Late one night, about a month ago. I read an article on VentureBeat titled, “This 12-year-old kid learned to code on Codecademy, built 5 apps, and is speaking at SXSW.” I thought to myself – if he could do it, so could I! So I got pumped-up, signed myself up for Codecademy, and sat down with a strong cup of tea. Then I did two whole lessons, fell asleep, and I haven’t signed in since.
Luckily, coding is the topic for my upcoming digital marketing class and I was required to spend two hours on it. This is how far I got:
I learned the fundamentals of HTML, how to add structure and style, how to make tables and lists, and how to add images and links. It was a successful two hours. Some of the beginning lessons were reminiscent of things I was taught in computer class in elementary school – funny enough, I was also very pumped on coding then, but I got distracted with the photo editing software (read: MS Paint) and fell in love with graphic design instead.
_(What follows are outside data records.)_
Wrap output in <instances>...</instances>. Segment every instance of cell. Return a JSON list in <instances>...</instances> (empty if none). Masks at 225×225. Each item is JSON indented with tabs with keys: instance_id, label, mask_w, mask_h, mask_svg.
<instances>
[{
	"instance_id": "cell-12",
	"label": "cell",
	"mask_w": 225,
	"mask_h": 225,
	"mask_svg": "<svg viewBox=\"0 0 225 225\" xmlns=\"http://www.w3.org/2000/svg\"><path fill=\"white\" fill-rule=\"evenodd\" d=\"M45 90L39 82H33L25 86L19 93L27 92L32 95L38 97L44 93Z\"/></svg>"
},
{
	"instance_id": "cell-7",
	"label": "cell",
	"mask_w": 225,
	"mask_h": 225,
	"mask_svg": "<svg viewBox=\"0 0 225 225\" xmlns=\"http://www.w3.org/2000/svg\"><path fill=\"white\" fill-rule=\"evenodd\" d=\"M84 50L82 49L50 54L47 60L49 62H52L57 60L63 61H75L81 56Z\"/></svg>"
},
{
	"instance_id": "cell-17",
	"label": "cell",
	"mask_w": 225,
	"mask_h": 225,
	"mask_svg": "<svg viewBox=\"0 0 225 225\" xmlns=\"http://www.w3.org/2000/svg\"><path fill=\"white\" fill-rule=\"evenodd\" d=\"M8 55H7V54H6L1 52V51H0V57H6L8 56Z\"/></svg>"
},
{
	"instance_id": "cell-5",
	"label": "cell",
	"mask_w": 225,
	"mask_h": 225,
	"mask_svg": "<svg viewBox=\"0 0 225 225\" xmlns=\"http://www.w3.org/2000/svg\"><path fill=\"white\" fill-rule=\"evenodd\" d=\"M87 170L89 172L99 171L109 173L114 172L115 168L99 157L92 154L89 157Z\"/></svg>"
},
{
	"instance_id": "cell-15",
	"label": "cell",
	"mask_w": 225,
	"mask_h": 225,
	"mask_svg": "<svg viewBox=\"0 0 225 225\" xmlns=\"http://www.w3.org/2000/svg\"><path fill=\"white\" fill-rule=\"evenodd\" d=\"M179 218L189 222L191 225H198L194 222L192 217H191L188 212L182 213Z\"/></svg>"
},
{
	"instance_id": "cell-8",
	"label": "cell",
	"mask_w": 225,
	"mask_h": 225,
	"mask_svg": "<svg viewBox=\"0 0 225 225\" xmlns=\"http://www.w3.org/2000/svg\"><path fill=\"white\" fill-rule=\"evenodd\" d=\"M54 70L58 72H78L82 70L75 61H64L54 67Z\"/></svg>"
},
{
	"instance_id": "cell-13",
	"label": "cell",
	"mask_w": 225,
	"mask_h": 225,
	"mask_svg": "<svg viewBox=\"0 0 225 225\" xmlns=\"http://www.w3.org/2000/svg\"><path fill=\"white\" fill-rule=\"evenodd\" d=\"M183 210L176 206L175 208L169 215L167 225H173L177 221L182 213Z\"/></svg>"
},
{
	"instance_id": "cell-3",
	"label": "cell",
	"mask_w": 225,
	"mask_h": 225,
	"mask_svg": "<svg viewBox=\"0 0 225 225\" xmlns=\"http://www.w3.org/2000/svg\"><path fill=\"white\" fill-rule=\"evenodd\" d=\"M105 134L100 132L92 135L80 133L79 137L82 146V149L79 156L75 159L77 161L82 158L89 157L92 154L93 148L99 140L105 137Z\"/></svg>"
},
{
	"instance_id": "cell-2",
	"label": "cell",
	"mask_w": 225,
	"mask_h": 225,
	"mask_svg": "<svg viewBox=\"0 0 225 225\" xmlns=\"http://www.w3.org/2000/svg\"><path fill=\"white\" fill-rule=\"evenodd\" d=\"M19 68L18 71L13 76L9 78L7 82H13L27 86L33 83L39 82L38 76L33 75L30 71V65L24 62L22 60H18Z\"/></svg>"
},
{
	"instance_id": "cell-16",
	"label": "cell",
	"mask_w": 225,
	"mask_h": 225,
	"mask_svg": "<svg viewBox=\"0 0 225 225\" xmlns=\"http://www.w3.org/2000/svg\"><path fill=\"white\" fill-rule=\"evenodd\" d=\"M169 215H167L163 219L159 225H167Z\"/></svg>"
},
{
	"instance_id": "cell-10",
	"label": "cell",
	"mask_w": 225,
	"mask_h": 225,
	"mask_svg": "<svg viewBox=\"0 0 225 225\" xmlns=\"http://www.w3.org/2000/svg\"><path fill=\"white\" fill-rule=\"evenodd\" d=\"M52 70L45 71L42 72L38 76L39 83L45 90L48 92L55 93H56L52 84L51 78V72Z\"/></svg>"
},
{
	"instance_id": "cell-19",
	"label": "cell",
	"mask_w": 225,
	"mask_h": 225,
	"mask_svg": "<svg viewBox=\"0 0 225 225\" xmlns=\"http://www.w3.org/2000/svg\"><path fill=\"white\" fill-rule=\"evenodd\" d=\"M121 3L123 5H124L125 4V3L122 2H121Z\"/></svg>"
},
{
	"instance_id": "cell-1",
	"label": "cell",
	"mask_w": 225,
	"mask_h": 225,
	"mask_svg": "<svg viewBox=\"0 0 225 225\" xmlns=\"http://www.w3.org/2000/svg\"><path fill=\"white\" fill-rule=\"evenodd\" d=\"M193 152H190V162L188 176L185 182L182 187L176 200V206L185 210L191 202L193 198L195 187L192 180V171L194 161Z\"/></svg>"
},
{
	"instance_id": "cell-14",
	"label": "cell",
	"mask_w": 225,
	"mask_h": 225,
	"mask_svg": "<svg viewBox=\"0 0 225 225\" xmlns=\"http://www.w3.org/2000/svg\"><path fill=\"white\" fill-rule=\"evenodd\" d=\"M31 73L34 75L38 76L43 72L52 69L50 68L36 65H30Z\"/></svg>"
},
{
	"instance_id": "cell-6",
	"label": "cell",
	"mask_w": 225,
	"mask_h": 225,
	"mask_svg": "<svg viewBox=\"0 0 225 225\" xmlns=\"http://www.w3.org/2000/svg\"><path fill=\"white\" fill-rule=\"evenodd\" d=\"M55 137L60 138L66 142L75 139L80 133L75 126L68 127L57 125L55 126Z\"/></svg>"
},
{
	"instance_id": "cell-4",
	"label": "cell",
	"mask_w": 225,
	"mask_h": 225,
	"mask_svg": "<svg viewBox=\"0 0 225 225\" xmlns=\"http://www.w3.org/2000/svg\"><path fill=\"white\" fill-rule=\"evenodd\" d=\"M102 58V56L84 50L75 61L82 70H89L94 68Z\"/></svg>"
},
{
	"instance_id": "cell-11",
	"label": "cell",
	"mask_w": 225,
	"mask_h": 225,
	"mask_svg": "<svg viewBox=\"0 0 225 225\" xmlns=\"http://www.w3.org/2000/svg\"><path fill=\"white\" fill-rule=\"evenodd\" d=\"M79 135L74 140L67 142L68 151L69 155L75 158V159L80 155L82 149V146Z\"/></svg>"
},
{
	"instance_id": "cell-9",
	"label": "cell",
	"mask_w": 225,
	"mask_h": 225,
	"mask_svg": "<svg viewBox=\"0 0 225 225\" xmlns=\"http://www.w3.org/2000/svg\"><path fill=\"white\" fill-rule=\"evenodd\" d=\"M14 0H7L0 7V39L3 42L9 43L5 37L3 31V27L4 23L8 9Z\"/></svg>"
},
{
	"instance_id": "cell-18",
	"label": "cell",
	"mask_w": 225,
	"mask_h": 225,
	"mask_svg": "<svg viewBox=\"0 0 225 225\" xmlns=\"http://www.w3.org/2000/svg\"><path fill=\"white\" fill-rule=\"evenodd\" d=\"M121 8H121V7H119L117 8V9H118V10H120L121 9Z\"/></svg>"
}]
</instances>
There’s another article on VentureBeat about the benefits of elementary school kids learning to code (looking back, it was weird that my school had even basic HTML, since I never thought of my small island to be very progressive).
The above is where I stopped-getting into CSS. I’m looking forward to sneaking more coding lessons into my life. Codecademy breaks lessons up into small, very manageable and easy-to-follow chunks.
Computers are everywhere. Coding is important. Just watch this video from code.org:
The best part; coding is useful everywhere and Marketing is not an exception. According to an article from Moz about how technical skills are becoming a requirement for success in online marketing, “a great technical marketer can devise, develop, launch, and analyze their marketing campaigns with little or no assistance.”
In the end – coding can take you to a lot of different places (including one of those swanky offices in the video above) and can be a support tool in many areas of your personal and professional life.